Son Excellence Rajoelina sauvera le monde… ou pas

Ça y est ! Son Excellence Andry Rajoelina (SE_Rajoelina sur Twitter), Président de la République de Madagascar et éminent VPR de l’artemisia, va nous envoyer un peu de sa potion magique contre la COVID-19, le COVID Organics. Ce généreux don fait suite à un échange hautement scripté, ce matin, entre notre président Jovenel Moïse et son homologue malgache – ou malagasy qui semble avoir la préférence de monsieur Rajoelina. L’annonce en a été faite par le concerné lui-même sur Twitter :

La tisane à l’armoise (nom de l’artemisia chez nous) ayant le vent en poupe ici depuis la première présentation du Covid-Organics, la nouvelle fait plaisir. Jusqu’ici des combinaisons circulaient sur Whatsapp. Ce matin même, le Dr Jean-Baptiste, spécialiste en médecine naturelle, offrait sur la Radio Caraïbes, quatre tisanes pour la prévention : armoise + verveine, armoise + assorossi, armoise + romarin, armoise + kasesèk. À prendre, sans faute, tous les matins. Ce doit être rafraîchissant de savoir que nous aurons bientôt la bonne formule. En bouteilles ? Sous forme de feuilles séchées ? Il n’est que d’attendre.

Certes, il n’y a pas que la solution à l’armoise qui déchaîne les passions des fans de médecine traditionnelle. Au Cameroun, l’archevêque de Douala, le Mgr Kleda, phytothérapeute d’expérience, présente lui aussi des succès de traitement de la maladie à base de tisanes.

Là où l’Occident fait la course aux vaccins, l’Afrique semble se lancer dans une course aux plantes médicinales. Les deux approches se valent. Le problème réside dans les méthodes. La méthode scientifique pour l’un, la méthode conspirationniste pour l’autre.

C’est ce qui arrête et force à douter de l’efficacité de la potion malagasy. Ce recours instantané à la théorie du complot. Cette idée proprement absurde qui voudrait que demander des preuves soit un biais colonialiste impérialiste. C’est d’autant plus curieux que l’artemisia est une plante bien connue de la médecine qui, en 2015, a valu le Prix Nobel de la médecine à la chercheure chinoise Tu Youyou pour l’application de l’artémisine pour traiter la malaria.

Nous ne sommes donc pas face à une plante obscure dont les vertus thérapeutiques seraient nouvelles mais d’une plante présente dans la médecine chinoise depuis plus de deux millénaires et avec un principe actif reconnu par la science médicale. Tout ce que l’organisation mondiale de la santé demande ce sont des tests pour la rassurer que 1) l’artemisia n’est pas dangereux à forte dose et que 2) les questions de dosage soient précisées. Certes, les études coûtent chères et le Madagascar est un petit pays pauvre – comme le rappelait son président – mais l’Allemagne veut bien s’y mettre et le Congo aussi. Alors, autant s’y soumettre. Ceux qui travaillent sur les vaccins le font bien.

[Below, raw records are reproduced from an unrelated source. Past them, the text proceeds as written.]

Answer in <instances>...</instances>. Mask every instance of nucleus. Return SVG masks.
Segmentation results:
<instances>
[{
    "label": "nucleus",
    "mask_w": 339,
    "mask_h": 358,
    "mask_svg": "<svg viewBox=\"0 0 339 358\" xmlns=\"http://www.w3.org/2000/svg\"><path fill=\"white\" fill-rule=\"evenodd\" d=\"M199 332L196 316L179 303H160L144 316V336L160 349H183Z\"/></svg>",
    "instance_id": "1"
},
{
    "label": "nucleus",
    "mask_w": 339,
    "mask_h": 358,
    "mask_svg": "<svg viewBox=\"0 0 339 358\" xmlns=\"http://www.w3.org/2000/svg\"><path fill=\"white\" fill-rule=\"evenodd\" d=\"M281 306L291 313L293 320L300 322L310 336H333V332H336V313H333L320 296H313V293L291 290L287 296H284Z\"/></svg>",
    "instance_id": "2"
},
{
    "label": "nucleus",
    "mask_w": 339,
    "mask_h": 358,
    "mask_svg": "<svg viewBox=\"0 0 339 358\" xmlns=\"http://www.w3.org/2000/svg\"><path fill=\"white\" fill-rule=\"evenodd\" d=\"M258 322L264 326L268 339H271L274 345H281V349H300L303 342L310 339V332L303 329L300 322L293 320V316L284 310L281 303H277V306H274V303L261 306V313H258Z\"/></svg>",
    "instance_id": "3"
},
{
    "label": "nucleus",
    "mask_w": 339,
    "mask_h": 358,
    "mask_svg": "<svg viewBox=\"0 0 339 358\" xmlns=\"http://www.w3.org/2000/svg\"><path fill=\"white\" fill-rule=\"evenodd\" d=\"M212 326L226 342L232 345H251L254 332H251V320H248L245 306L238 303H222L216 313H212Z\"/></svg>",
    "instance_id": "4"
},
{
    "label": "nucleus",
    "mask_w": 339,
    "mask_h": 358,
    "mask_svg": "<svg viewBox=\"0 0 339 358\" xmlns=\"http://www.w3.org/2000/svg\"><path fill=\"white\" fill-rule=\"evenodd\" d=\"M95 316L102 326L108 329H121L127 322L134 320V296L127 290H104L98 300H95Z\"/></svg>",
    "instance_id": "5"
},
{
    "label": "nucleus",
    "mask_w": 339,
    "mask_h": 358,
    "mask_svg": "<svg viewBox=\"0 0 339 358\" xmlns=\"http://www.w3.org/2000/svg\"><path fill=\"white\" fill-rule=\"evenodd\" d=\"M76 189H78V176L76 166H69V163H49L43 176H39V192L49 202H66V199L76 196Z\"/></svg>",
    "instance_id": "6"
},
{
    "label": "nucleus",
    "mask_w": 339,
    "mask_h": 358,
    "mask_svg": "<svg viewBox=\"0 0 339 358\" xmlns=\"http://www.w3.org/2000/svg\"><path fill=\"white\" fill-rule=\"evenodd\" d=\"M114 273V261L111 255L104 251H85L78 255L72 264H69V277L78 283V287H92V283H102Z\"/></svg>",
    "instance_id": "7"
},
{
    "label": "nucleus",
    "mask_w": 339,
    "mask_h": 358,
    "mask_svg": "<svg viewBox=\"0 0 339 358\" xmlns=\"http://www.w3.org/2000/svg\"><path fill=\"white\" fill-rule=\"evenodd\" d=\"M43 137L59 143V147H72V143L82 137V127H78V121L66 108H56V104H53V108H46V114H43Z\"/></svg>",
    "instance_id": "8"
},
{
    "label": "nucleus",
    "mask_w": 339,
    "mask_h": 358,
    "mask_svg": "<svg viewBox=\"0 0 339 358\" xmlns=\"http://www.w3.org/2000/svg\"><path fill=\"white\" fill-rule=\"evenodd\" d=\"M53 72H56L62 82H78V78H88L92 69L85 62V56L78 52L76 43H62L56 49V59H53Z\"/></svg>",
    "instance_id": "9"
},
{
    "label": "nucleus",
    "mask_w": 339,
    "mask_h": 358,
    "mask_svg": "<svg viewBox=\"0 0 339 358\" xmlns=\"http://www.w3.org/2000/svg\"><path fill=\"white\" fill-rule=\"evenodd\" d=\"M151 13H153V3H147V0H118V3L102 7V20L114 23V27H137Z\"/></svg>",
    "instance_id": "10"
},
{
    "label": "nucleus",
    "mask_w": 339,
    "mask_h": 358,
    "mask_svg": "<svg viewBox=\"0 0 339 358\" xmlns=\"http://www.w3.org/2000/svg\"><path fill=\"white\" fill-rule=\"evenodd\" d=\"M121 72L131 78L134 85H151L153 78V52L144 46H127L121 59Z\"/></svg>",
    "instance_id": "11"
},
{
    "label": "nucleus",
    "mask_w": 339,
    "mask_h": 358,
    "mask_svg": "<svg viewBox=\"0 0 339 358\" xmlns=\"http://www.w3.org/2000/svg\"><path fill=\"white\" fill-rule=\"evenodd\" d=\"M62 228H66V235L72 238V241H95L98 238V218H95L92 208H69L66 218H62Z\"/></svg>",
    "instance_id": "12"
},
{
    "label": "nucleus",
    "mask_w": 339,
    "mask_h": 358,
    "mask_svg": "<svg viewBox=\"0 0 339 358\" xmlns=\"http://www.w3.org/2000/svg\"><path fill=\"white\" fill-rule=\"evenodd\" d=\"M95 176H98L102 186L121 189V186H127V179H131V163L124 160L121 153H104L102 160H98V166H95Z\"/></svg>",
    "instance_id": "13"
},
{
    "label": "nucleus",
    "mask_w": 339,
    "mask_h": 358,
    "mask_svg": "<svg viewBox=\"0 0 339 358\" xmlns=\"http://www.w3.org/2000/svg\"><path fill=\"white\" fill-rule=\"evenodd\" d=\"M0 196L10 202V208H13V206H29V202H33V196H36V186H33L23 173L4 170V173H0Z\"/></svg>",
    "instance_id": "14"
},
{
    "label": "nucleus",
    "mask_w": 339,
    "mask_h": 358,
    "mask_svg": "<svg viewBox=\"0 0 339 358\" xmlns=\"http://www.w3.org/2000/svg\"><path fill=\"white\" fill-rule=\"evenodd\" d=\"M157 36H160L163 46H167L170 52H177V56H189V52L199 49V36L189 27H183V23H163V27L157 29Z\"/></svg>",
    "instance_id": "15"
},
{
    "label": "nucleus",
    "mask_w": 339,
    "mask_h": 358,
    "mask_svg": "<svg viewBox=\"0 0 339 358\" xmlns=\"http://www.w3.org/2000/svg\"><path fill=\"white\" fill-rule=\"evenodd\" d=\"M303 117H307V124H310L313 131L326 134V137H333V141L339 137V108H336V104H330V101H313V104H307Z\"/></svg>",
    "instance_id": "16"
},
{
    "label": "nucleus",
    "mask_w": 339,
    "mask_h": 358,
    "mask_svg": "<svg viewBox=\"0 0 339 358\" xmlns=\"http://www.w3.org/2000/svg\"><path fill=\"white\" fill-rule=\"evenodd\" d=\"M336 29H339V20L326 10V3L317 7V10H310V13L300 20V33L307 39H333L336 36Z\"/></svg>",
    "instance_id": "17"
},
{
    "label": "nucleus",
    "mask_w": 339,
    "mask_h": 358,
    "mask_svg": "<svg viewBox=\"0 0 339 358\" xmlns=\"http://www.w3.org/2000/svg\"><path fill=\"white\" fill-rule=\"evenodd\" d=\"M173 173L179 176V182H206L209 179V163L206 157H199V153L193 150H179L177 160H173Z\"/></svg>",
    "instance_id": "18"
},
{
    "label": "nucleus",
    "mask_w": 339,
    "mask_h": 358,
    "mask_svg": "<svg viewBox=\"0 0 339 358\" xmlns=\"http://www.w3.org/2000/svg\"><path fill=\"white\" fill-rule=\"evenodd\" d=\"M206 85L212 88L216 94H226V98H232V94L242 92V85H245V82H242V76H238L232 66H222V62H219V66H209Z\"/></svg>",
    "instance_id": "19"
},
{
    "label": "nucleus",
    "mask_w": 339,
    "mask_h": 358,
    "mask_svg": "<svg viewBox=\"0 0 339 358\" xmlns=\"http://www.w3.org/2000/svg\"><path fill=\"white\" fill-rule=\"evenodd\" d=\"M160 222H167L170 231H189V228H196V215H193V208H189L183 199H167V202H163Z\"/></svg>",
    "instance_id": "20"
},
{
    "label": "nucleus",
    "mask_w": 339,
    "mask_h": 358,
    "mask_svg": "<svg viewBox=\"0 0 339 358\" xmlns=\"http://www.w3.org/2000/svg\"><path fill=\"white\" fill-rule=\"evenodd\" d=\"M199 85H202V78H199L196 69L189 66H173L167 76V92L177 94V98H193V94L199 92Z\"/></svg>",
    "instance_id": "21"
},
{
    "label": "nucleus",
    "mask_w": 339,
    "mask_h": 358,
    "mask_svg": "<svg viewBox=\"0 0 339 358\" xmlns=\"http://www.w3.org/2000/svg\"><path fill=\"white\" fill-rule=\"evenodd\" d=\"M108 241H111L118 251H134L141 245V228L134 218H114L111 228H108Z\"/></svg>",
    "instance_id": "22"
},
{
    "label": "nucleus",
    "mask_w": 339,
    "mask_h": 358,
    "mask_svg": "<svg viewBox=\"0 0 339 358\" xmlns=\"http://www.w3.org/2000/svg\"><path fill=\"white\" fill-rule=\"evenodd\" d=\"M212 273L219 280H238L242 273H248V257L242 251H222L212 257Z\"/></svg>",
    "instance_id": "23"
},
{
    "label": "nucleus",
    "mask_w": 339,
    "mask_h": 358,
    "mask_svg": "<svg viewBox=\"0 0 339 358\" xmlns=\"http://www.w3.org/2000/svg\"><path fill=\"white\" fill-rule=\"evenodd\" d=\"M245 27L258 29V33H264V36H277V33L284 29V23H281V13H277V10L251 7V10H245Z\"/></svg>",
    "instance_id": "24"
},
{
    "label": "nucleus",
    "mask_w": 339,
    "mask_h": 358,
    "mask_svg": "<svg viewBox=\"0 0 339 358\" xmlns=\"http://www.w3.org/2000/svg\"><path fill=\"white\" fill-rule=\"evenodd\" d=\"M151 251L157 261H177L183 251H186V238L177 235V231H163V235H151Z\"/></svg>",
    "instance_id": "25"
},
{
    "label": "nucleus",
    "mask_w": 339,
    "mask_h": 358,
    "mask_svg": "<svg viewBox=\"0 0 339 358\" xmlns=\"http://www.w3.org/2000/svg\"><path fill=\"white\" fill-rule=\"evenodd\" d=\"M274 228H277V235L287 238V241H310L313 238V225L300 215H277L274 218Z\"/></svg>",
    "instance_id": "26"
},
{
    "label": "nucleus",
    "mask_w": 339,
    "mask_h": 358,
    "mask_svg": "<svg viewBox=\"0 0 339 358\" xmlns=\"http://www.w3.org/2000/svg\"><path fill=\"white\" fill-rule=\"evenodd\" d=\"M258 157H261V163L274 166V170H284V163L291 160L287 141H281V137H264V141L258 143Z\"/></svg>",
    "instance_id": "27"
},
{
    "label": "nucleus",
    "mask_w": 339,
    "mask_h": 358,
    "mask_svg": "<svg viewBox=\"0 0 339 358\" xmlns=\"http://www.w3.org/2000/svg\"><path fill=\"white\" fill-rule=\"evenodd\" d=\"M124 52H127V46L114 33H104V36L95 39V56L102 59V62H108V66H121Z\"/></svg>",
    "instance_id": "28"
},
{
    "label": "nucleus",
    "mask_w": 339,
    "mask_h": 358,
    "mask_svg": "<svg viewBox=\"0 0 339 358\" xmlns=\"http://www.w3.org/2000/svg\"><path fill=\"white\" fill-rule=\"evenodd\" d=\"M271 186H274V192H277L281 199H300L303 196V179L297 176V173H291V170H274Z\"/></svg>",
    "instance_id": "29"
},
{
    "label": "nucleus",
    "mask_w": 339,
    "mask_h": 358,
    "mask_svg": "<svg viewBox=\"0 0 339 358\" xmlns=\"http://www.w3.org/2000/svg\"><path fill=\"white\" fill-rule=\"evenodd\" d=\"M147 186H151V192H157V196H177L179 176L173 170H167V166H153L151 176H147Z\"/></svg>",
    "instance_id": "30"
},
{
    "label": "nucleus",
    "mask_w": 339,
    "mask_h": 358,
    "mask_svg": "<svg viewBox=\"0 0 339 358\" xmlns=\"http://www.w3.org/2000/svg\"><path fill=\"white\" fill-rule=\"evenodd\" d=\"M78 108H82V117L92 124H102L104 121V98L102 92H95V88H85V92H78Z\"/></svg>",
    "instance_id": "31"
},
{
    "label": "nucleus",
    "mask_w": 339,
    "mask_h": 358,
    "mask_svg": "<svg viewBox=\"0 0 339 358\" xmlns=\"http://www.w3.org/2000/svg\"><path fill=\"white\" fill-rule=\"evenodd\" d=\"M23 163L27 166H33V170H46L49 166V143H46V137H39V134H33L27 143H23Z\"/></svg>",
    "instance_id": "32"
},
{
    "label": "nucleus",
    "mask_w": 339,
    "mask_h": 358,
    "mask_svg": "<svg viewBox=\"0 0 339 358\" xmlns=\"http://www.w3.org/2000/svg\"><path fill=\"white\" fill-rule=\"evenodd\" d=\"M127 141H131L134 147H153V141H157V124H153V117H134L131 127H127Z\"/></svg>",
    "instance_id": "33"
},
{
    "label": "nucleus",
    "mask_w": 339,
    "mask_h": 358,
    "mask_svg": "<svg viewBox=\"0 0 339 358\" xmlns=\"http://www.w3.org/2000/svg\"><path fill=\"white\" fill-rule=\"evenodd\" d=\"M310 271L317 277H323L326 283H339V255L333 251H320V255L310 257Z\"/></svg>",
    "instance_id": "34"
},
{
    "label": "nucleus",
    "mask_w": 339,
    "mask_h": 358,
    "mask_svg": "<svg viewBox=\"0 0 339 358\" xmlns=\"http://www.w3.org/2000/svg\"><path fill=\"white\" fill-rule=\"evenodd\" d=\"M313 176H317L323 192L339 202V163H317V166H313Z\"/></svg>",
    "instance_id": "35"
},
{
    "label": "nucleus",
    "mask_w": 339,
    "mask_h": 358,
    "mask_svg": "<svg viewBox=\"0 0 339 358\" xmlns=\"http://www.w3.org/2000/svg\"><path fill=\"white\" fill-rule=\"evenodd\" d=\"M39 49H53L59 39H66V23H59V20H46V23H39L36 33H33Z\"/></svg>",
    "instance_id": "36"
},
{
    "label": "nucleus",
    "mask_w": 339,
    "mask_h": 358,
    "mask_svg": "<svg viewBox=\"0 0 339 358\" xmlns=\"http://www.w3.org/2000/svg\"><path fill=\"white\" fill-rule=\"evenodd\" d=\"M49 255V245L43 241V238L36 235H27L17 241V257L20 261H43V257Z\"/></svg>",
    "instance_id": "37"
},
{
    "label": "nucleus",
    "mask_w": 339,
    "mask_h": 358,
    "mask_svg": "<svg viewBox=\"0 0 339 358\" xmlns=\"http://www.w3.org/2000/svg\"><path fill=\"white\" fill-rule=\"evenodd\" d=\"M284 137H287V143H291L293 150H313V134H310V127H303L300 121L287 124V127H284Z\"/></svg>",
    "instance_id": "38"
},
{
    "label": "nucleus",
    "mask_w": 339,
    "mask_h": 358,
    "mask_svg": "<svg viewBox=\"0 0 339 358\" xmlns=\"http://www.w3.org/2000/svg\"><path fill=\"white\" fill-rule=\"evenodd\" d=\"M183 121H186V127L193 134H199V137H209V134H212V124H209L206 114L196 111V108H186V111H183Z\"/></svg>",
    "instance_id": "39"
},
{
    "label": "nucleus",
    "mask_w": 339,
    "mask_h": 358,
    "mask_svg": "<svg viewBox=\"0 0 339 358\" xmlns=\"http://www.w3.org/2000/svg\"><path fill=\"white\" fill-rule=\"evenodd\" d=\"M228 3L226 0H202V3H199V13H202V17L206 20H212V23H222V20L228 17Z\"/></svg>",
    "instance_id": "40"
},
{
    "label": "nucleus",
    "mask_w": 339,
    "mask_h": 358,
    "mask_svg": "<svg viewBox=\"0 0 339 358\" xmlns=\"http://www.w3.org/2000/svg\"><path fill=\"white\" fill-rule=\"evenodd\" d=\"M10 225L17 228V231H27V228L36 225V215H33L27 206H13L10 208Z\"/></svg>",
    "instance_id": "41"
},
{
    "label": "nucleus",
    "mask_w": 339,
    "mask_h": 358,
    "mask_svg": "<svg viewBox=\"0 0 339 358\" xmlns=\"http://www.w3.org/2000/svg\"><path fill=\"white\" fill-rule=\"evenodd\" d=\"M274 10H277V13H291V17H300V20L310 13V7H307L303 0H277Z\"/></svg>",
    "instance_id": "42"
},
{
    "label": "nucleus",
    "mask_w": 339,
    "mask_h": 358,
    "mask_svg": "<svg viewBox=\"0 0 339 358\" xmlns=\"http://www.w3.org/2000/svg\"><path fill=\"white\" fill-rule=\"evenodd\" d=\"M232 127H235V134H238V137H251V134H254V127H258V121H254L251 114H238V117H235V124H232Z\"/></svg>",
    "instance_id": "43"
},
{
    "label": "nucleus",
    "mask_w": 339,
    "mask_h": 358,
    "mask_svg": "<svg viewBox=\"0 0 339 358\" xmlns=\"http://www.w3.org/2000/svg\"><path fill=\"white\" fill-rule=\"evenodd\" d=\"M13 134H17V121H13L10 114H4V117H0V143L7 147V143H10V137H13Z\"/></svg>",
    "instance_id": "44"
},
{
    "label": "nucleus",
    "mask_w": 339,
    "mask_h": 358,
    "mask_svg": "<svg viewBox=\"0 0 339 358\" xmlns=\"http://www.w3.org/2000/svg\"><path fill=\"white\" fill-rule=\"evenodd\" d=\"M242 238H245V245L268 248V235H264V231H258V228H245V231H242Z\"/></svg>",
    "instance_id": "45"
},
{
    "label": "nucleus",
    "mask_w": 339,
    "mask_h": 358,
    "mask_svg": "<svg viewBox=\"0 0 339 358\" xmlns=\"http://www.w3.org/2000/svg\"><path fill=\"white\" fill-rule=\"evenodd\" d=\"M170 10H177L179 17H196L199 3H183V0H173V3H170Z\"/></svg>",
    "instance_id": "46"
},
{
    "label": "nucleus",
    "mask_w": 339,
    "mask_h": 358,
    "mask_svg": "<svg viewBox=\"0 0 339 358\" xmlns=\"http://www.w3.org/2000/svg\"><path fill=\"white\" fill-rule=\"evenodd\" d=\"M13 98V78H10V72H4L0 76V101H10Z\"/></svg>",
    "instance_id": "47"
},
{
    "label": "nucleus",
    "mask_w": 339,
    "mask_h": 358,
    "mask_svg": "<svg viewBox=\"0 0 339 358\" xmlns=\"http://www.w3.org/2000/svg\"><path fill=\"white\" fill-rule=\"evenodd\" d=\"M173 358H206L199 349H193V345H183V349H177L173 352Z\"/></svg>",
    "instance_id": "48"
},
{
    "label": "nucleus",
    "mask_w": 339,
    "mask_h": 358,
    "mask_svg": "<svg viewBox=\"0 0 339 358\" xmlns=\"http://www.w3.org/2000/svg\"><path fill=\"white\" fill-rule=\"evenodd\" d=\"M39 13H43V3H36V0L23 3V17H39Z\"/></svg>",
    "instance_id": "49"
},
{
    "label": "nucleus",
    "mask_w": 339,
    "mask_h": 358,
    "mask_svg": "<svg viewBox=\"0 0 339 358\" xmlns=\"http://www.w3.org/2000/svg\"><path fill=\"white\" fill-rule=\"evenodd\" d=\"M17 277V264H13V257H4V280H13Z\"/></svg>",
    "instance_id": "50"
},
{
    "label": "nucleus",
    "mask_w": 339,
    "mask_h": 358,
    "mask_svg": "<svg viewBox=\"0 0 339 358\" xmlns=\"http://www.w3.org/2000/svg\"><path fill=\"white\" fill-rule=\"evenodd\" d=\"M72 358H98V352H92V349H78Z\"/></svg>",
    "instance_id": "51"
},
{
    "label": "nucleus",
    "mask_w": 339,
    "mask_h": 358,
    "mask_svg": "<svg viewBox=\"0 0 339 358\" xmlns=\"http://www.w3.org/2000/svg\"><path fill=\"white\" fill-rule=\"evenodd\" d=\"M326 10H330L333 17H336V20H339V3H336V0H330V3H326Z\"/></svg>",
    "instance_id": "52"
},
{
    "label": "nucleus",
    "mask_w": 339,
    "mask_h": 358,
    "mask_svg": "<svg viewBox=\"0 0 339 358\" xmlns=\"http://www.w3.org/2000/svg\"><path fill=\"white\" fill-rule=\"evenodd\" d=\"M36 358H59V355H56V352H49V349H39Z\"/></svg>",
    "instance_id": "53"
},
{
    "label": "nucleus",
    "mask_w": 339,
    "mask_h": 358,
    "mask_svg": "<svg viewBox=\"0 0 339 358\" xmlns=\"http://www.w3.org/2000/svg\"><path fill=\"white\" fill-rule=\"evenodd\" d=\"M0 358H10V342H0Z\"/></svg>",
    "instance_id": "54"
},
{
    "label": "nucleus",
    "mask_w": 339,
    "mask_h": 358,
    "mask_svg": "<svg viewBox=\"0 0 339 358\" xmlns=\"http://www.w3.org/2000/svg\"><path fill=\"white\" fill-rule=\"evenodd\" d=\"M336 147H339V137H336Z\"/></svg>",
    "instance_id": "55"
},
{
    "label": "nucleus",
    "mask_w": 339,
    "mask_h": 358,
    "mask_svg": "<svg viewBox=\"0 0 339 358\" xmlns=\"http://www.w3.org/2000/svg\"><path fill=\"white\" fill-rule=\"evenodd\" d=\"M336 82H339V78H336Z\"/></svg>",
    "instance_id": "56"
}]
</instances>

Naturellement, le problème va au-delà de l’artemisia pour toucher à l’efficacité des plantes… médicinales quand le principe actif peut varier en fonction des conditions de croissance, de récolte, d’entreposage de la plante ou encore de préparation de la tisane. L’année dernière, l’OMS avait fait sortir une mise en garde contre l’utilisation de l’artemisia contre le paludisme dont un document expliquant sa position est accessible ici. En gros, l’organisation souligne les risques d’émergence de formes résistantes de la maladie du fait d’un dosage hasardeux. En 2007, dans ses recommandations, elle rappelle que:

Toutes les plantes d’Artemisia annua ne contiennent pas nécessairement d’artémisinine et dans certains endroits, en fonction de la qualité du sol et des précipitations, la teneur peut être très faible…

Artemisia annua est notamment sensible à l’humidité et à la température, et ses feuilles « conservées à une température supérieure à 20°C avec une humidité relative élevée entraînent une perte substantielle de teneur en artémisinine…

Afin de recevoir une dose équivalente à un comprimé ou à une capsule d’artémisinine à 500 mg, les patients devraient boire jusqu’à 5 litres de thé d’A. Annua par jour pendant au moins sept jours consécutifs.

Aussi, peut-on difficilement s’étonner qu’elle soit bien plus prudente que le président Rajoelina dont le pays produit 30 000 tonnes d’Artemisia chaque année – le plus grand stock en Afrique – à 3 000 dollars la tonne.